Quietly he escaped the slab of stone they had trained upon and scuttled across the wall toward the Blue Grotto. The colors there soothed him, the water always an open ear to pour his troubles. The boy winced as he crawled through the webbing strands and jagged walls toward his destination, each movement accented by the agony of exhaustion.
He wanted nothing of his father's legacy, the glory his brother soaked, the responsibility it entailed. His interest was not in the beasts that prowled beneath the city but in the Symenestra around them, the principle of life itself. Everything fascinated the child, the way muscles contracted and eyes blinked. How so much was capable with such a fragile frame. The outside world, other species, defenses of naturally occuring organisms...all of it overwhelmingly fascinating.
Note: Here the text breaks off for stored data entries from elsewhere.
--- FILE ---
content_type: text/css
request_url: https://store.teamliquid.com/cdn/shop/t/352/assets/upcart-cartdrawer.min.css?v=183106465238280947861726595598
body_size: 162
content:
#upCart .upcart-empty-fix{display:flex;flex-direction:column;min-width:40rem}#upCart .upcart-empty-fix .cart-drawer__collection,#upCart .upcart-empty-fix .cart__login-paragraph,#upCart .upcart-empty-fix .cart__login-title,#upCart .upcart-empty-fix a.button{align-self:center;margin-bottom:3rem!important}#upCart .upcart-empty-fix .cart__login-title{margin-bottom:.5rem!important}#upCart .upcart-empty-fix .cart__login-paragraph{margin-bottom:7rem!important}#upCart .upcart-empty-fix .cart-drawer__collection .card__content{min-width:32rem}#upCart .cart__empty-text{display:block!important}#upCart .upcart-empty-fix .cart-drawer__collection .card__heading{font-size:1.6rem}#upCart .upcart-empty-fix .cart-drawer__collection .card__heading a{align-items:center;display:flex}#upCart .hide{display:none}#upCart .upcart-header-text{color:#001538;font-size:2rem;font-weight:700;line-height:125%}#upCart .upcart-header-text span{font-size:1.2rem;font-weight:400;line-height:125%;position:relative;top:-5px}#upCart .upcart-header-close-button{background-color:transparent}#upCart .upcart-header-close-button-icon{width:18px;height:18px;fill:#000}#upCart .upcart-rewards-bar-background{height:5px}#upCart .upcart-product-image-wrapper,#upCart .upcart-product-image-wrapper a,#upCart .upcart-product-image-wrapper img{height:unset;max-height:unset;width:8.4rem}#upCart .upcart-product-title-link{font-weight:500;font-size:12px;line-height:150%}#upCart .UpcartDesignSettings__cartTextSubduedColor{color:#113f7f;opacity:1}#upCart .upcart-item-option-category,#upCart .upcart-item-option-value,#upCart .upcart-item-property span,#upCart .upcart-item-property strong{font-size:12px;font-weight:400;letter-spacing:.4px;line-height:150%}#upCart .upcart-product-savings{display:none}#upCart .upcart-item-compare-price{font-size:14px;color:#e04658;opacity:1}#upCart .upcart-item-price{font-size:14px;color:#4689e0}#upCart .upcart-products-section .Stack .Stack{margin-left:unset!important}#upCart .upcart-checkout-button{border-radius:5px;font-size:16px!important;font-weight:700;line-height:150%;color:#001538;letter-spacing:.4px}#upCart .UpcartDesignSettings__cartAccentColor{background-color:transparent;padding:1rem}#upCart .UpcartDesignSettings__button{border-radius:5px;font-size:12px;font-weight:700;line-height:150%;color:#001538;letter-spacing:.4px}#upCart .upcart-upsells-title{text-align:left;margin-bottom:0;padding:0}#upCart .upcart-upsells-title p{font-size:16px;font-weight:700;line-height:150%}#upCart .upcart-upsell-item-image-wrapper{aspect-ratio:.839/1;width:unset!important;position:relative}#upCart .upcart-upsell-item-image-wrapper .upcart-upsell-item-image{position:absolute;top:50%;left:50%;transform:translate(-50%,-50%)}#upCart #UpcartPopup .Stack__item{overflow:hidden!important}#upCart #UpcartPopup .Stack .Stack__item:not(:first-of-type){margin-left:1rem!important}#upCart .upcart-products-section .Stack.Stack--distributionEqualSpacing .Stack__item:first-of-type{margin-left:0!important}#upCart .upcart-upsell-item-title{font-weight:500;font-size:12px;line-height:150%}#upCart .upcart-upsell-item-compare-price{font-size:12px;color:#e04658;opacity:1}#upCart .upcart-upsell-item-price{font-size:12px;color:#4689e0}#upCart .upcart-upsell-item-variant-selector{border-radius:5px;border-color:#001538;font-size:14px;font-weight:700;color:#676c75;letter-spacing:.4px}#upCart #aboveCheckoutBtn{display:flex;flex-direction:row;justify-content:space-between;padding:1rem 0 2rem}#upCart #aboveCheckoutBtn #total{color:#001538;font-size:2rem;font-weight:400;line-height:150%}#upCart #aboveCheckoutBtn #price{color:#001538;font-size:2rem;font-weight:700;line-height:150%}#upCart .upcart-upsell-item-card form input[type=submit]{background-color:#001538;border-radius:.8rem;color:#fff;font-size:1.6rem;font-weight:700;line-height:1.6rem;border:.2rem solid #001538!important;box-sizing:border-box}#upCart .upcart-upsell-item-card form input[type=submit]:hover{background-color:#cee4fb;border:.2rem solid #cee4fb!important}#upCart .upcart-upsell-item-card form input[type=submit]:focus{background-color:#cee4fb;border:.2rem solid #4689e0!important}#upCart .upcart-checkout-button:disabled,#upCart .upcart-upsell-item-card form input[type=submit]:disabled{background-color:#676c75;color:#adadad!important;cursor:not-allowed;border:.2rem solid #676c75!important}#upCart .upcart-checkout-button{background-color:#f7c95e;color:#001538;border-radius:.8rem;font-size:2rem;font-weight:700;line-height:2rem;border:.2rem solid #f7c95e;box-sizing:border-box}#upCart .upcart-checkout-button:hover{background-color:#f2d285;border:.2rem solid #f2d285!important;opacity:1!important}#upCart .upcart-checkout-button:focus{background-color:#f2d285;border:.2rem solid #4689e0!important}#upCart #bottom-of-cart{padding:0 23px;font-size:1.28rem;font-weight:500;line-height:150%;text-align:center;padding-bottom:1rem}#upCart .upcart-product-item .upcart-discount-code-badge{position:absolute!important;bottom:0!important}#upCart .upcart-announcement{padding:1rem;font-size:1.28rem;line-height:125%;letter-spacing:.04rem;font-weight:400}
He did not have the strength to overcome his father, but somewhere in his anatomy there was a weakness not even his muscles could protect. Perfection wasn't what Dhalvyro was, none of them were. The flaw that murdered Dhalvasha's mother...that murdered all pureblood Symenestra mothers, was an imperfection in them all.
Tucking himself in a corner above the pools of water, Dhalvasha allowed himself to cry. Regardless of his disdain toward his father's methods, his expectations. Dhalvyro had known Dhalvasha from birth.
Was there nothing to be proud of in him?